[SELECTED EXCERPT]

Since the collapse of the British empire after World War II, the English mostly stopped trying to subjugate native peoples and turned their attention to a different, though related, field: rock 'n' roll. The Beatles, The Rolling Stones, The Who, The Kinks, The Yardbirds, Cream, T. Rex, Pink Floyd, Queen, David Bowie, The Sex Pistols, The Buzzcocks, The Clash, Gang of Four, The Fall, The Smiths, The Cure, Joy Division, Blur,'s hard to name a rock band that isn't English. Even His Holiness Jimi Hendrix had to go to their side of the pond to find success.

The British music press helps out by finding every band that looks halfway appealing and hyping them until they're the second coming of Oasis, who the media hyped into the second coming of The Beatles. Much like some people in the basketball media compare every good young player to Michael Jordan, every good young English band is the Next Savior Of Rock 'n' Roll. Remember the Arctic Monkeys? Neither do I.

Radiohead, of course, is different. They weren't over-hyped to start their careers, possibly because their first album, Pablo Honey, wasn't very good. And when they were anointed the Best Band Of All Time, Or At Least Of The 90s—this happened sometime between The Bends and OK Computer—they responded not by self-imploded, but by putting out Kid A, which even snobs who only listened to free jazz and “post-rock” had to admit was pretty good. In my part of Brooklyn, where it is traditional to scoff at the bands and things other people enjoy, very few people say they don't like Radiohead—except for “dean of American rock critics” and professional asshole Robert Christgau, everyone who cares about music made mostly by electric guitars has decided Radiohead is a good thing.

I'm one of those people: I have all of Radiohead's studio albums, Thom Yorke's solo project, and a fair number of their B-Sides (“Cuttooth” is under appreciated), I paid a hefty sum to see them in concert on their last tour, I carpooled to that concert with people I met through W.A.S.T.E, the band's social networking site, and I even wrote a fake Thom Yorke blog for a while. I'm listening to the recently-released “These Are My Twisted Words” as I write this. Until recently, if you asked me what my favorite band was, I would have said Radiohead without thinking about it.

The problem I have with them now is that in all the hours I've spent listening to nearly their entire catalogue, I've never heard anything that I would describe as “light hearted” or even “fun.” Radiohead Matters, they're Serious and Thoughtful and Complex, but for a band that plays pop music they take themselves awfully seriously. They kick ass live—for lack of a better term—but they run through their technically demanding songs like classical musicians: accurately, passionately, and with an almost total lack of improvisation or stage banter. Simply put, they don't usually look like they're having a good time up there.

That sounds nit-picky, but isn't it important for anyone who's doing anything as self-evidently absurd as playing rock music for a living be having a good time? Radiohead may be enjoying life, and I've read enough interviews with Yorke to know the guy has a sense of humor, but there's no evidence of that in their music or in his lyrics, which Christgau describes accurately as “how about that, Thom Yorke is bummed.”

[/SELECTED EXCERPT]
[PROVIDED DATA]

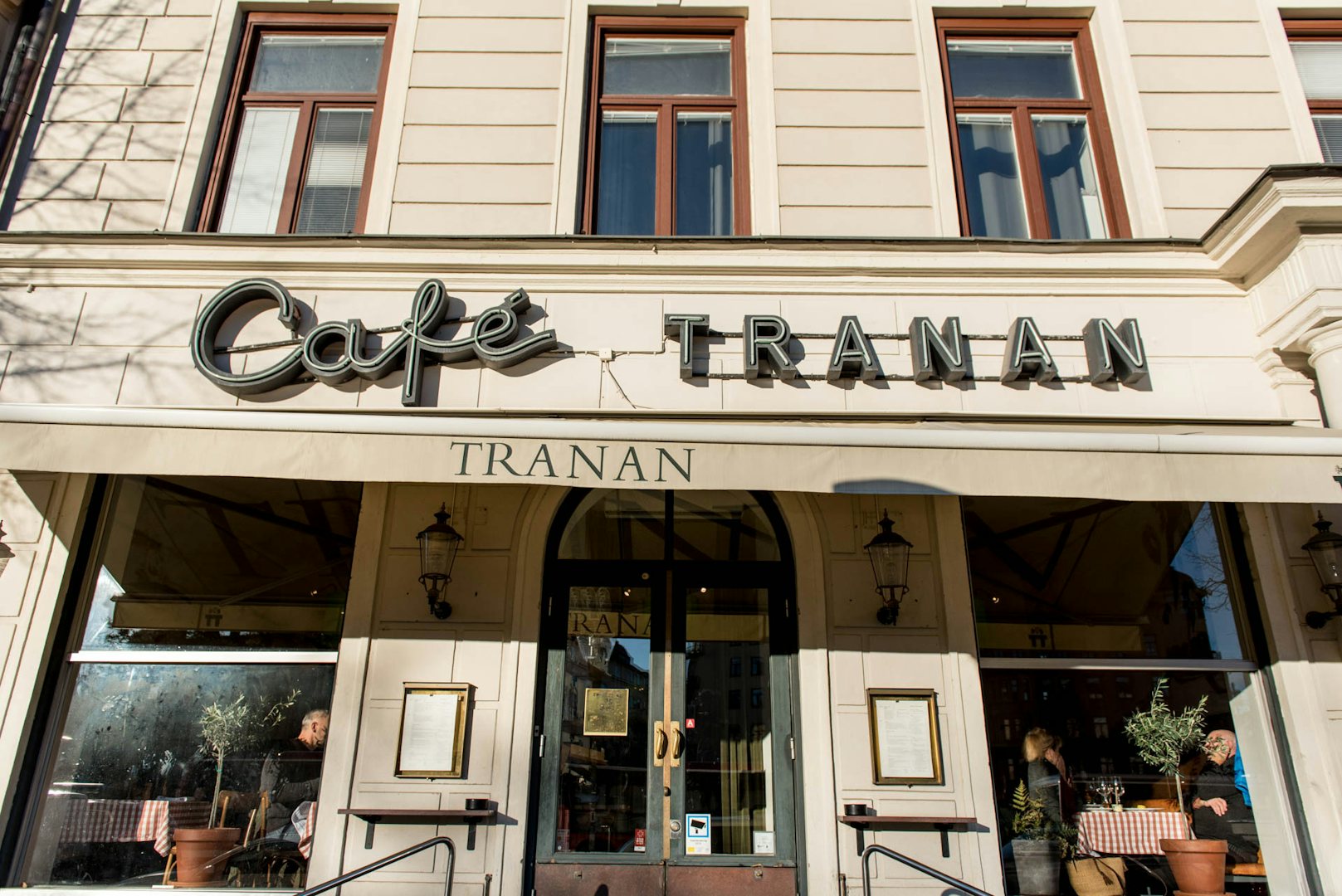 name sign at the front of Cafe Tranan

[/PROVIDED DATA]

• [EXERCISES TO COMPLETE]:
1) Please explain, in one to three sentences, why the Radiohead essay says the band was not over-hyped at the start of their career.
2) Reproduce the Radiohead essay from the words "I'm one of those" through the words "thinking about it.".
3) Resume the Radiohead essay after its final sentence.

• [SET OF ANSWERS]:
1) The essay says Radiohead was not over-hyped at first, possibly because their first album, Pablo Honey, wasn't very good.

2)
I'm one of those people: I have all of Radiohead's studio albums, Thom Yorke's solo project, and a fair number of their B-Sides (“Cuttooth” is under appreciated), I paid a hefty sum to see them in concert on their last tour, I carpooled to that concert with people I met through W.A.S.T.E, the band's social networking site, and I even wrote a fake Thom Yorke blog for a while. I'm listening to the recently-released “These Are My Twisted Words” as I write this. Until recently, if you asked me what my favorite band was, I would have said Radiohead without thinking about it.

3)
Radiohead comes after a long line of important bands who took themselves extremely seriously, but nearly all of their influences were able to write a nice love song or crack a smile when the occasion demanded it. The Beatles were bigger than Jesus, but they were also a lot more fun; sometimes they just wanted you to drive their car or hold their hand. The Clash were serious and politically minded, but also had some lighthearted head-bobbing songs (“Should I Stay or Should I Go?” and “1-2 Crush On You”). Talking Heads, who wrote the song Radiohead is named for, had a whole lot of jokes in their songs and their videos, or at least they did if you got them (“Nothing But Flowers” is hilarious). Even The Cure had that song about Friday being better than all the other days, a level of silliness that would just make Radiohead embarrassed. Heck, even Pink Floyd wrote a few off-kilter love songs once in a while before Syd Barrett lost his brain on a trip.

These days if you asked me who my favorite band was, I'd talk about Talking Heads, who were as artsy as Jonny Greenwood or Yorke but didn't feel the need to beat you over the head with their importance. Or I'd mention the Flaming Lips, who are both crazier and more cheerful than any band to come out of the English music hype machine. Or maybe Pavement, who became a band around the same time Radiohead did, yet didn't end up obsessed with the end of the world (and wrote some of the best lyrics you'll find anywhere). Radiohead is a gloomy band, and these are some admittedly gloomy times, but just because cars and capitalism are slowly destroying us doesn't mean we can't flash a smile or wink at the audience once in a while. Yet Radiohead seems determined to keep a straight face through everything, and though they might be a great band, they'll never be a fun one.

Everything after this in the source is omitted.